WHAT YOU NEED TO DO =>
All of the data, word for word and free of pictures, is the expected result.

:: INFORMATION SHOWN ::

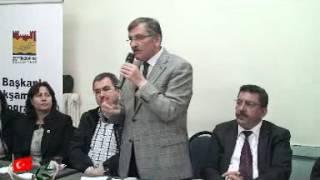 Başkanı Aydınla Akşam Çayı Yeşiltepe'de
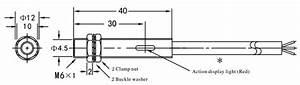 Proximity Sensor  Inductive  M6  2 Wire  24v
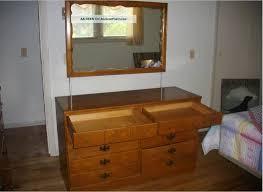 cool vintage furniture. Plain Furniture Cool Vintage Ethan Allen Furniture And Luxury  Bedroom Enchanting Intended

:::

PROBLEM SOLUTION =>
 Başkanı Aydınla Akşam Çayı Yeşiltepe'de
 Proximity Sensor  Inductive  M6  2 Wire  24v
 cool vintage furniture. Plain Furniture Cool Vintage Ethan Allen Furniture And Luxury  Bedroom Enchanting Intended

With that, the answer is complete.